Sedikit tentangku

Monday 9 January 2012

Aku Ingin Bertemu Khalifah

Oleh: Saad Saefullah

Balikpapan Senja
Kesederhanaan penampilan Umar bin Khattab sesungguhnya merupakan nasehat dan ajakan berdakwah kepada siapa saja yang melihatnya.
Sepeninggal Rasulullah saw, sebenarnya tidak sedikit sahabat yang cenderung memilih Umar bin Khattab sebagai pengganti. Umar itu berani, gagah perkasa, jujur dan adil.
Bahkan pada waktu tengah dibicarakan siapa yang pantas menjadi pemimpin setelah Nabi wafat, Abu Bakar Ash Shiddiq mendekati Umar dan mengulurkan tangannya seraya berkata, "berikan tanganmu hai sahabatku. Kami akan membaiatmu sebagai pengganti Rasulullah."
Umar menyodorkan tangannya. Tetapi untuk menyanggah. "Tidak," ujarnya, "Akulah yang akan mengambil tanganmu. Sebab engkaulah yang kami baiat."
"Engkau lebih baik dan lebih kuat dariku, Umar."Kilah Abu Bakar.
"Kebaikan dan kekuatanku akan menyertaimu sebagai pemimpin kami,"jawab Umar.
Maka para sahabat pun serempak menyetujui pendapat Umar untuk menahbiskan Abu Bakar selaku khalifah untuk melanjutkan tampuk kepemimpinan Rasulullah saw demi kepentingan umat banyak.
Dan ketika sakit keras menjelang ajalnya, dengan meminta pertimbangan para sahabat yang lain, Abu Bakar menetapkan Umar supaya kelak menggantikan kedudukannya.
Sebenarnya Umar ingin menolak mengingat tanggung jawab seorang pemimpin dianggapnya terlalu berat baginya. Apalagi dalam pandangan Umar, pemimpin suatu kaum, pada hakikatnya pelayan bagi kaum itu sendiri.
Namun lantaran sudah dipilih secara bulat, maka ia tidak bisa lagi mengelak, ia terpaksa menerima keputusan itu.
Satu tahun setelah kepemimpinannya, seorang pedagang Yahudi dari Mesir datang ke Madinah. Ia ingin menemui khalifah Umar. Namun ia sungguh belum tahu, yang mana Umar bin Khattab, kepala pemerintahan negeri Islam yang wilayahnya makin meluas itu. Kepad seseorang yang ia temui diperjalanan, ia bertanya, "Dimanakah istana raja negeri ini?"
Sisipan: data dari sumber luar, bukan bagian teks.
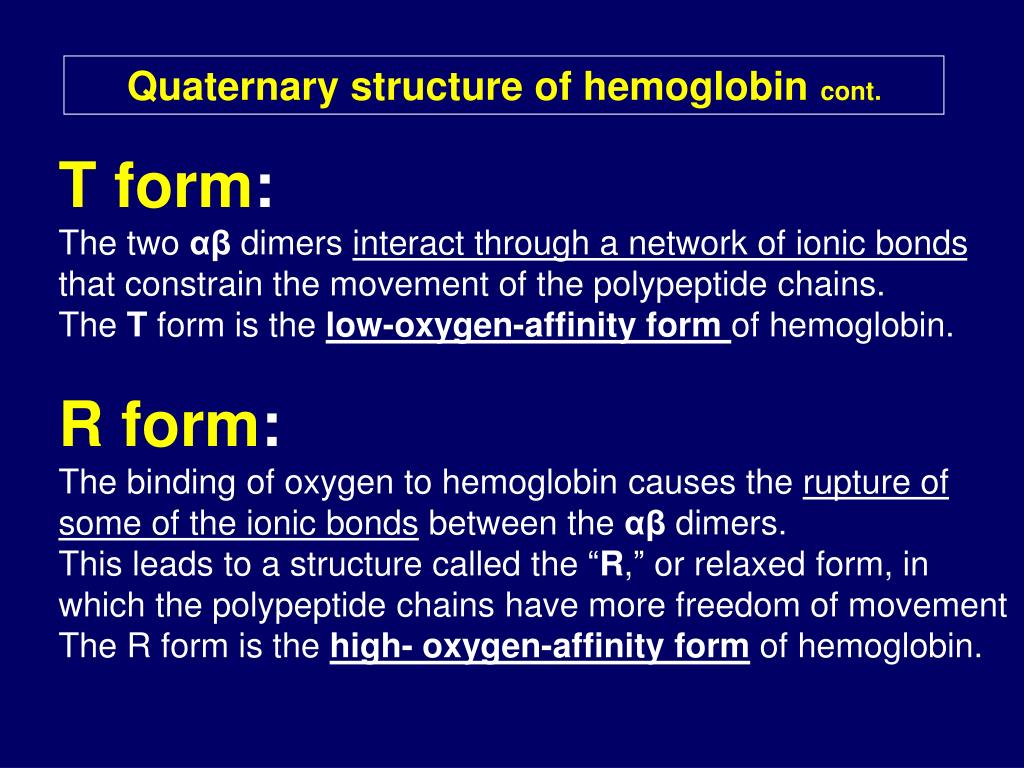 Quaternary structure of hemoglobin cont.

T form:
The two αβ dimers interact through a network of ionic bonds that constrain the movement of the polypeptide chains.
The T form is the low-oxygen-affinity form of hemoglobin.

R form:
The binding of oxygen to hemoglobin causes the rupture of some of the ionic bonds between the αβ dimers.
This leads to a structure called the “R,” or relaxed form, in which the polypeptide chains have more freedom of movement
The R form is the high- oxygen-affinity form of hemoglobin.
Orang itu menjawab,"Lepas Dhuhur nanti, ia akan berada ditempat istirahatnya di depan masjid. Dekat pohon kurma. Jika kau ingin menemuinya, pergilah ke tempat itu."
Yahudi itu sesungguhnya membayangkan, alangkah indahnya istana khalifah, dihiasi kebun kurma yang rindang, tempat berteduh merintang-rintang waktu.
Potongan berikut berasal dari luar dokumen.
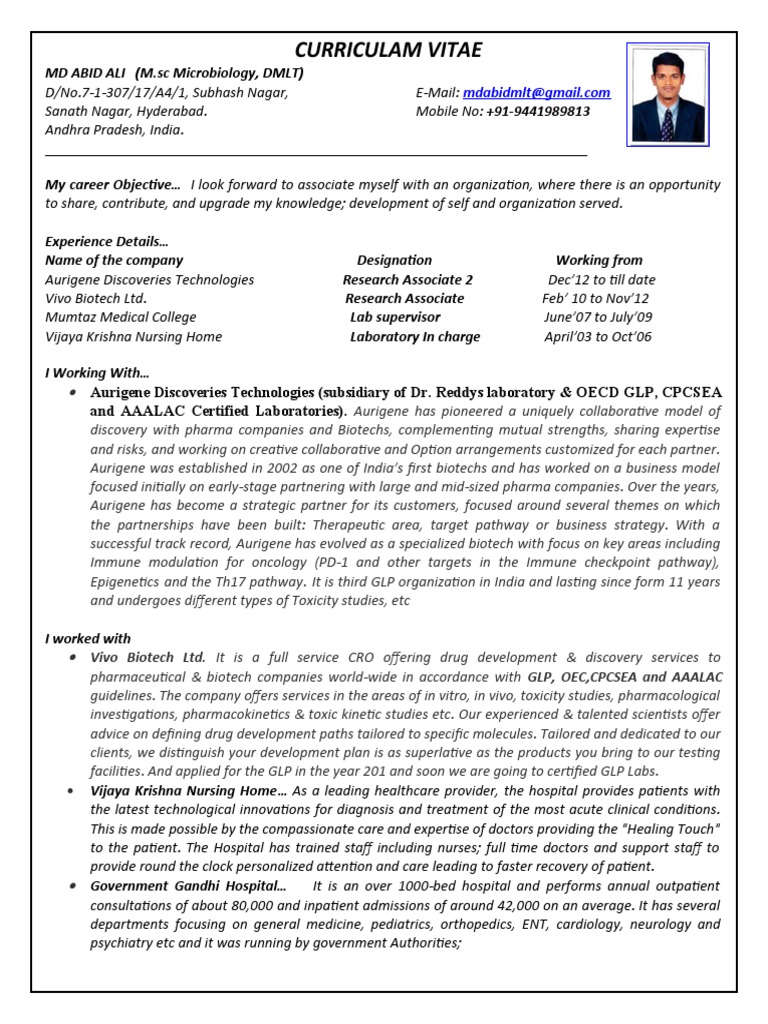 CURRICULAM VITAE

MD ABID ALI (M.sc Microbiology, DMLT)
D/No.7-1-307/17/A4/1, Subhash Nagar,
Sanath Nagar, Hyderabad.
Andhra Pradesh, India.

E-Mail: mdabidmlt@gmail.com
Mobile No: +91-9441989813

My career Objective… I look forward to associate myself with an organization, where there is an opportunity to share, contribute, and upgrade my knowledge; development of self and organization served.

Experience Details…

| Name of the company | Designation | Working from |
|---|---|---|
| Aurigene Discoveries Technologies | Research Associate 2 | Dec'12 to till date |
| Vivo Biotech Ltd. | Research Associate | Feb' 10 to Nov'12 |
| Mumtaz Medical College | Lab supervisor | June'07 to July'09 |
| Vijaya Krishna Nursing Home | Laboratory In charge | April'03 to Oct'06 |

I Working With…

• Aurigene Discoveries Technologies (subsidiary of Dr. Reddys laboratory & OECD GLP, CPCSEA and AAALAC Certified Laboratories). Aurigene has pioneered a uniquely collaborative model of discovery with pharma companies and Biotechs, complementing mutual strengths, sharing expertise and risks, and working on creative collaborative and Option arrangements customized for each partner. Aurigene was established in 2002 as one of India's first biotechs and has worked on a business model focused initially on early-stage partnering with large and mid-sized pharma companies. Over the years, Aurigene has become a strategic partner for its customers, focused around several themes on which the partnerships have been built: Therapeutic area, target pathway or business strategy. With a successful track record, Aurigene has evolved as a specialized biotech with focus on key areas including Immune modulation for oncology (PD-1 and other targets in the Immune checkpoint pathway), Epigenetics and the Th17 pathway. It is third GLP organization in India and lasting since form 11 years and undergoes different types of Toxicity studies, etc

I worked with

• Vivo Biotech Ltd. It is a full service CRO offering drug development & discovery services to pharmaceutical & biotech companies world-wide in accordance with GLP, OEC,CPCSEA and AAALAC guidelines. The company offers services in the areas of in vitro, in vivo, toxicity studies, pharmacological investigations, pharmacokinetics & toxic kinetic studies etc. Our experienced & talented scientists offer advice on defining drug development paths tailored to specific molecules. Tailored and dedicated to our clients, we distinguish your development plan is as superlative as the products you bring to our testing facilities. And applied for the GLP in the year 201 and soon we are going to certified GLP Labs.

• Vijaya Krishna Nursing Home… As a leading healthcare provider, the hospital provides patients with the latest technological innovations for diagnosis and treatment of the most acute clinical conditions. This is made possible by the compassionate care and expertise of doctors providing the "Healing Touch" to the patient. The Hospital has trained staff including nurses; full time doctors and support staff to provide round the clock personalized attention and care leading to faster recovery of patient.

• Government Gandhi Hospital… It is an over 1000-bed hospital and performs annual outpatient consultations of about 80,000 and inpatient admissions of around 42,000 on an average. It has several departments focusing on general medicine, pediatrics, orthopedics, ENT, cardiology, neurology and psychiatry etc and it was running by government Authorities;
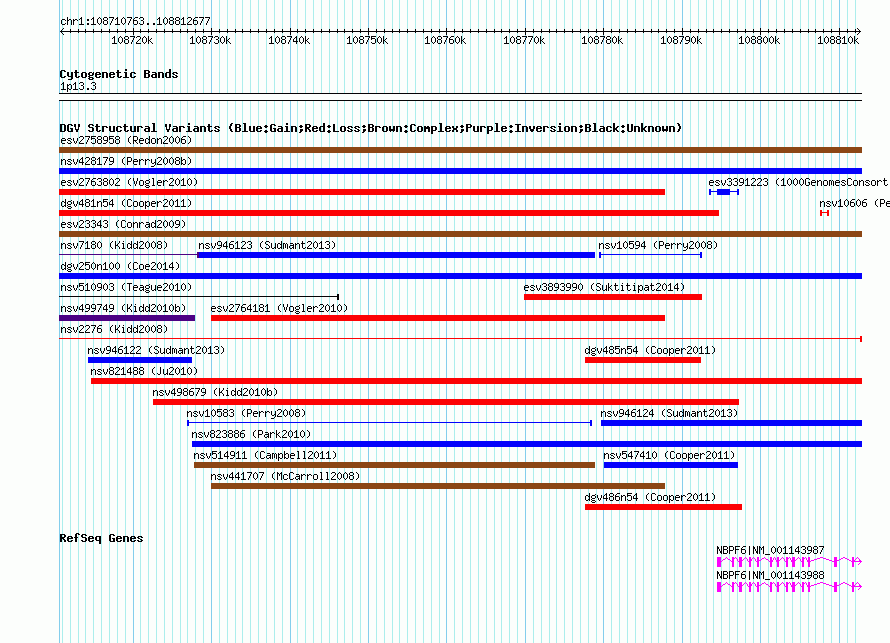 chr1:108710763..108812677

108720k 108730k 108740k 108750k 108760k 108770k 108780k 108790k 108800k 108810k

Cytogenetic Bands
1p13.3

DGV Structural Variants (Blue:Gain;Red:Loss;Brown:Complex;Purple:Inversion;Black:Unknown)
esv2758958 (Redon2006)
nsv428179 (Perry2008b)
esv2763802 (Vogler2010)
esv3391223 (1000GenomesConsort
dgv481n54 (Cooper2011)
nsv10606 (Pe
esv23343 (Conrad2009)
nsv7180 (Kidd2008)
nsv946123 (Sudmant2013)
nsv10594 (Perry2008)
dgv250n100 (Coe2014)
nsv510903 (Teague2010)
esv3893990 (Suktitipat2014)
nsv499749 (Kidd2010b)
esv2764181 (Vogler2010)
nsv2276 (Kidd2008)
nsv946122 (Sudmant2013)
dgv485n54 (Cooper2011)
nsv821488 (Ju2010)
nsv498679 (Kidd2010b)
nsv10583 (Perry2008)
nsv946124 (Sudmant2013)
nsv823886 (Park2010)
nsv514911 (Campbell2011)
nsv547410 (Cooper2011)
nsv441707 (McCarroll2008)
dgv486n54 (Cooper2011)

RefSeq Genes
NBPF6|NM_001143987
NBPF6|NM_001143988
Maka tatkala tiba dimuka masjid, ia kebingungan. Sebab disitu tidak ada bangunan megah yang mirip istana. Memang ada pohon kurma, tetapi cuma sebatang saja.
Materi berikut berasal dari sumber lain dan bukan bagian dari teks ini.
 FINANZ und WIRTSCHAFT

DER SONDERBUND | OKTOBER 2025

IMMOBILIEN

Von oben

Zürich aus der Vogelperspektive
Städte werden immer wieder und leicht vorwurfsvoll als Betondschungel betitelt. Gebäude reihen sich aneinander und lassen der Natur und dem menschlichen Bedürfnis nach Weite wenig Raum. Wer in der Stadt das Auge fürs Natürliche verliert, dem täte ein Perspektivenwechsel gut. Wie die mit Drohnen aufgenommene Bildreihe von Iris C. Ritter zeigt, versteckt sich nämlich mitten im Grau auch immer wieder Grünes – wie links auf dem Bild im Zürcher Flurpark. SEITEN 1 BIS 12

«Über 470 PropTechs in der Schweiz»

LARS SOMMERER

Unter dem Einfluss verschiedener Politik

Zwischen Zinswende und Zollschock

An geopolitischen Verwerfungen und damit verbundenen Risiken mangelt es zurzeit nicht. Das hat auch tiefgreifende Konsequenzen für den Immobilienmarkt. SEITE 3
Dan dibawahnya, tampak seorang lelaki kekar dengan jumlah yang sudah luntur warnanya tengah tidur-tidur ayam. Yahudi itu mendatanginya dan bertanya, "Maaf, saya ingin berjumpa dengan Umar bin Khattab."
Sambil bangkit dan tersenyum Umar menjawab,"Akulah Umar bin Khattab."
Yahudi itu terbengong-bengong,"Maksud saya Umar yang khalifah, pemimpin negeri ini."
Umar menjelaskan, "Akulah khalifah, pemimpin negeri ini."
Yahudi itu makin kaget. Mulutnya terkatup rapat, tidak bisa bicara. Ia membandingkan dengan para rahib Yahudi yang hidupnya serba gemerlapan dan para raja Israel yang istananya tak kalah agung.
Sungguh tidak masuk akal, kalau ada seorang pemimpin dari suatu negara yang begitu besar, tempat istirahatnya hanya di selembar tikar, dibawah pohon kurma ditengah langit yang terbuka.
"Dimanakah istana Tuan?" Tanya sang Yahudi.
Umar menuding,"Di sudit jalan itu. Bangunan nomor tiga dari yang terakhir, kalau yang kau maksudkan adalah kediamanku."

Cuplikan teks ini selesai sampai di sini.